Multiclass support has been added for each classification metric.
The support varies from one metric to the next, but generally macro and micro
averaging is available for all metrics, with some metrics having specialized
multiclass implementations (for example, roc_auc()
supports the
multiclass generalization presented in a paper by Hand and Till).

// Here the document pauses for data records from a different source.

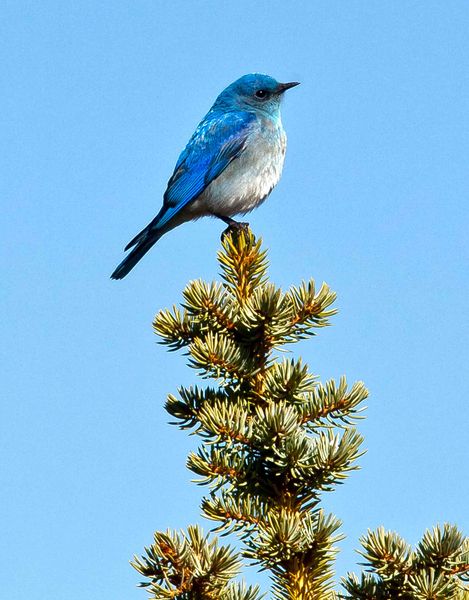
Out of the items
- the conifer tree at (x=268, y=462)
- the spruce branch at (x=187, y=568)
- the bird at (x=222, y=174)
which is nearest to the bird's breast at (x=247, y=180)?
the bird at (x=222, y=174)

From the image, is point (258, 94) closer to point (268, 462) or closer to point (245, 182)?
point (245, 182)

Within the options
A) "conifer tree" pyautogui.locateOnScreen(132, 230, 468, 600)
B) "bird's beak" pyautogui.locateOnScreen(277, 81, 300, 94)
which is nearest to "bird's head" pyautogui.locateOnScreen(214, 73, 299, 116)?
"bird's beak" pyautogui.locateOnScreen(277, 81, 300, 94)

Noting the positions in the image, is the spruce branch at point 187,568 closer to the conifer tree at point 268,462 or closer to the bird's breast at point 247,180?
the conifer tree at point 268,462

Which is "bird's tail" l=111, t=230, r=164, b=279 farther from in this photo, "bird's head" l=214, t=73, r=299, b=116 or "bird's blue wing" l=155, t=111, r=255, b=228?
"bird's head" l=214, t=73, r=299, b=116

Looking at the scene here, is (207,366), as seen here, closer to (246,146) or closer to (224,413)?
(224,413)

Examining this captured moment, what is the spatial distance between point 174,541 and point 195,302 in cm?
99

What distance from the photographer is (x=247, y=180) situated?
24.4ft

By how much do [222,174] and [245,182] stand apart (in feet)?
0.91

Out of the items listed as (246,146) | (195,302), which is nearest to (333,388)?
(195,302)

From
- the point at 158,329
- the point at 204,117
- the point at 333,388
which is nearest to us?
the point at 333,388

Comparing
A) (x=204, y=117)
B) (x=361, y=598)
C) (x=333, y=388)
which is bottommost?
(x=361, y=598)

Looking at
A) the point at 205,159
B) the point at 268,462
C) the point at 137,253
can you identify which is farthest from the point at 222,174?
the point at 268,462

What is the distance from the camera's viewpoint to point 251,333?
3102 mm

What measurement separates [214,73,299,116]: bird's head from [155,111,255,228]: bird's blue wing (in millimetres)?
254
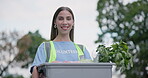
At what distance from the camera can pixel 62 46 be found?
114 inches

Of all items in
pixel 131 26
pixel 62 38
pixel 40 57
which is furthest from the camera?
pixel 131 26

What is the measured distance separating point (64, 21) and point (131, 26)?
1039 inches

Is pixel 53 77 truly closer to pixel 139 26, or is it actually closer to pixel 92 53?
pixel 92 53

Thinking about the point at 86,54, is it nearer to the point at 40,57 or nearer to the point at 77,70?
the point at 40,57

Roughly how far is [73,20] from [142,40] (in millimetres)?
26543

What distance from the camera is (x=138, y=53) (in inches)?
1123

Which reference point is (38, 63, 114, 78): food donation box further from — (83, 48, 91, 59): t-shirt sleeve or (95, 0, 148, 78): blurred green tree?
(95, 0, 148, 78): blurred green tree

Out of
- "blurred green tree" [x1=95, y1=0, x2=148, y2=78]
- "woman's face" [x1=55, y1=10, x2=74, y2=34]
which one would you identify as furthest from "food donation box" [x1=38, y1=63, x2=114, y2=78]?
"blurred green tree" [x1=95, y1=0, x2=148, y2=78]

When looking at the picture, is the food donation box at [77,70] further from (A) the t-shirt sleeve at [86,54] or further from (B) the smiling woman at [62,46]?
(A) the t-shirt sleeve at [86,54]

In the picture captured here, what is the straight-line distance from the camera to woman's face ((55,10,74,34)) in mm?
2852

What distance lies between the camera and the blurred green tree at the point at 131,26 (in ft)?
93.2

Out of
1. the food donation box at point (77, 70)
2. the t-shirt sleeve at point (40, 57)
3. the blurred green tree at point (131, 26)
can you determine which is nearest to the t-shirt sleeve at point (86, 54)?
the t-shirt sleeve at point (40, 57)

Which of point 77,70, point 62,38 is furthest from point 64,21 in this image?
point 77,70

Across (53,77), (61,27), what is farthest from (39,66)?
(61,27)
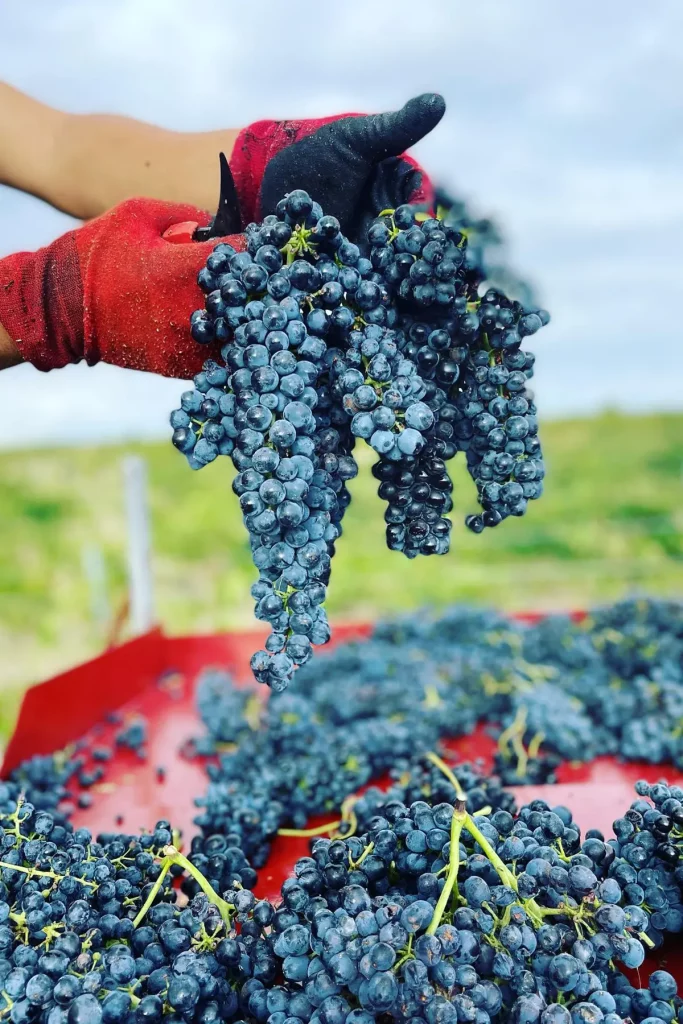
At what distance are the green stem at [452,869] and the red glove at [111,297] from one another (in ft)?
2.09

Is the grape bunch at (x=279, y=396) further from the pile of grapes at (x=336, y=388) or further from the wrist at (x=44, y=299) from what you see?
the wrist at (x=44, y=299)

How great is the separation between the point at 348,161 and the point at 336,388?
0.29 meters

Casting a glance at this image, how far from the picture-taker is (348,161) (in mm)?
986

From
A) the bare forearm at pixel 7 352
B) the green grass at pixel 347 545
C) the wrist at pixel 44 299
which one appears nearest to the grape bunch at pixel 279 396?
the wrist at pixel 44 299

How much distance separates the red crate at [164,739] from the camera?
1415 millimetres

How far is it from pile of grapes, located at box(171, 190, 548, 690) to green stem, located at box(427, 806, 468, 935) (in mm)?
254

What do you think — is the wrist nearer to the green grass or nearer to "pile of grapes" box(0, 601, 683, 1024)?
"pile of grapes" box(0, 601, 683, 1024)

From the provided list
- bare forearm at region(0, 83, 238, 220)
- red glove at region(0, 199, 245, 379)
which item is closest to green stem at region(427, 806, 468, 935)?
red glove at region(0, 199, 245, 379)

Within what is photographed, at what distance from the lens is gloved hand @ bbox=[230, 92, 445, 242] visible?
94 cm

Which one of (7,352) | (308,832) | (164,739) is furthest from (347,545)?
(7,352)

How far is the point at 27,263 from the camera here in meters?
1.07

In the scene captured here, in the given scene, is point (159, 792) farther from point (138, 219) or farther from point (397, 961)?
point (138, 219)

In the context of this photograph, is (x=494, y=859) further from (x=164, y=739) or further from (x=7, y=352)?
(x=164, y=739)

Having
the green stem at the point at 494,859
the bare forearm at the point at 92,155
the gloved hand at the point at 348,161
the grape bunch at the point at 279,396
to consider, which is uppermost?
the bare forearm at the point at 92,155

For more information, see vignette("multiclass", "yardstick")
.
All metrics now work with grouped data frames. This produces a tibble with as many rows as there are groups, and is useful when used alongside resampling techniques.
mape()
calculates the mean absolute percent error.
kap()
is a metric similar to accuracy()
that calculates Cohen's kappa.
detection_prevalence()
calculates the number of predicted positive events
relative to the total number of predictions.
bal_accuracy()
calculates balanced accuracy as the average of sensitivity
and specificity.
roc_curve()
calculates receiver operator curves and returns the results as
a tibble.
pr_curve()
calculates precision recall curves.
gain_curve()
and lift_curve()
calculate the information used
in gain and lift curves.
gain_capture()
is a measure of performance similar in spirit to AUC
but applied to a gain curve.
pr_curve()
, roc_curve()
, gain_curve()
and lift_curve()
all have
ggplot2::autoplot()
methods for easy visualization.
metric_set()
constructs functions that calculate
multiple metrics at once.
The infrastructure for creating metrics has been exposed to allow
users to extend yardstick to work with their own metrics. You might want to
do this if you want your metrics to work with grouped data frames out of the
box, or if you want the standardization and error checking that yardstick
already provides. See vignette("custom-metrics", "yardstick")
for a few
examples.
A vignette describing the three classes of metrics used in yardstick has been
added. It also includes a list of every metric available, grouped by class.
See vignette("metric-types", "yardstick")
.
The error messages in yardstick should now be much more informative, with
better feedback about the types of input that each metric can use and about
what kinds of metrics can be used together (i.e. in metric_set()
).
There is now a grouped_df
method for conf_mat()
that returns a tibble
with a list column of conf_mat
objects.
Each metric now has its own help page. This allows us to better document the nuances of each metric without cluttering the help pages of other metrics.
broom
has been removed from Depends, and is replaced by generics
in Suggests.
tidyr
and ggplot2
have been moved to Suggests.
MLmetrics
has been removed as a dependency.